§ EXCERPT PROVIDED
%%
30.6.5. ARM SVE

Scalable Vector Extension.

Examples:

To understand it, the first thing you have to look at is the execution example at Fig 1 of: https://alastairreid.github.io/papers/sve-ieee-micro-2017.pdf

aarch64 only, newer than ARM NEON.

It is called Scalable because it does not specify the vector width! Therefore we don’t have to worry about new vector width instructions every few years! Hurray!

The instructions then allow:

  • incrementing loop index by the vector length without explicitly hardcoding it

  • when the last loop is reached, extra bytes that are not multiples of the vector length get automatically masked out by the predicate register, and have no effect

Added to QEMU in 3.0.0 and gem5 in 2019 Q3.

The Linux kernel shows /proc/cpuinfo compatibility as sve.

SVE support is indicated by ID_AA64PFR0_EL1.SVE which is dumped from baremetal/arch/aarch64/dump_regs.c.

Using SVE normally requires setting the CPACR_EL1.FPEN and ZEN bits, which as as of lkmc 29fd625f3fda79f5e0ee6cac43517ba74340d513 + 1 we also enable in our Baremetal bootloaders, see also: aarch64 baremetal NEON setup.
%%
§ DATASET EXCERPTS
%%
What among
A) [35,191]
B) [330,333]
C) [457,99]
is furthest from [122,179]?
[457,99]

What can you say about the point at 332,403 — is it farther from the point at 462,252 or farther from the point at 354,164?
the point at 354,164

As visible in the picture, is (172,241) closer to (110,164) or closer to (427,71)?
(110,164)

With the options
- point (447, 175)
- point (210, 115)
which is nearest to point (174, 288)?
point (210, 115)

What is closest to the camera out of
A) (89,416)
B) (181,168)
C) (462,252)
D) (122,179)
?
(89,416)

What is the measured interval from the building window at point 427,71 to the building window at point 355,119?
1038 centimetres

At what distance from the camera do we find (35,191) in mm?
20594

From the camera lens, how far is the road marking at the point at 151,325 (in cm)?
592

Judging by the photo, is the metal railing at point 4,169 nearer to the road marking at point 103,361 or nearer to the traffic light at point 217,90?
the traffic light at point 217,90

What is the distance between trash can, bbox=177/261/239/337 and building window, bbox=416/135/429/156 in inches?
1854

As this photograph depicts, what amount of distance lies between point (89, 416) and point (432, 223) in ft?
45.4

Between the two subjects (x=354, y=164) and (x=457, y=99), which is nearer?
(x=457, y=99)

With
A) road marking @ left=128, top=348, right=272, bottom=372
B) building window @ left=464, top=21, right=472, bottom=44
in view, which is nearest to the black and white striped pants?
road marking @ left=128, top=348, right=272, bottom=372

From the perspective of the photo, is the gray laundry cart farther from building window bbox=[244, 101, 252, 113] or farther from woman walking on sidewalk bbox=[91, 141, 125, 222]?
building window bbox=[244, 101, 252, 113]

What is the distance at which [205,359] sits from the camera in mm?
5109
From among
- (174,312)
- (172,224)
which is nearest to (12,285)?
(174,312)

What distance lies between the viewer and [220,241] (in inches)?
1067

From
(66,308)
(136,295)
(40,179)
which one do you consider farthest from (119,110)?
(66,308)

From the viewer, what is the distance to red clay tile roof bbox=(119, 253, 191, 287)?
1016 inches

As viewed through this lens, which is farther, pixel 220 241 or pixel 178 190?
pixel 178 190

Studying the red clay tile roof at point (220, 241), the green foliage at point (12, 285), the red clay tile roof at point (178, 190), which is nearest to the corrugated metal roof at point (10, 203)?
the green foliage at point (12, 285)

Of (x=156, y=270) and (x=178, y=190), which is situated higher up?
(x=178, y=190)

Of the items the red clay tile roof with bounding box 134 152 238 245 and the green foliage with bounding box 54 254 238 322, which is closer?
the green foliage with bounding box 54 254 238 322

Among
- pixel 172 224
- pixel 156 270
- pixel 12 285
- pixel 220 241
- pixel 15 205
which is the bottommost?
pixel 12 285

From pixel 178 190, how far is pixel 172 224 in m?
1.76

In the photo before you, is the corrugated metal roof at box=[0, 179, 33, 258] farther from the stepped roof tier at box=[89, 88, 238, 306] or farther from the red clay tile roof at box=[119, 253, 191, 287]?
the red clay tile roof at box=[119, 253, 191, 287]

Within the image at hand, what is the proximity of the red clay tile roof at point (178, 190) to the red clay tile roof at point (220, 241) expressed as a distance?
%%
§ PROBLEM TO WORK ON
According to the text on ARM SVE, which QEMU version added SVE? These lines have no connection to the text on ARM SVE.

§ SOLUTION TO THIS TASK
QEMU 3.0.0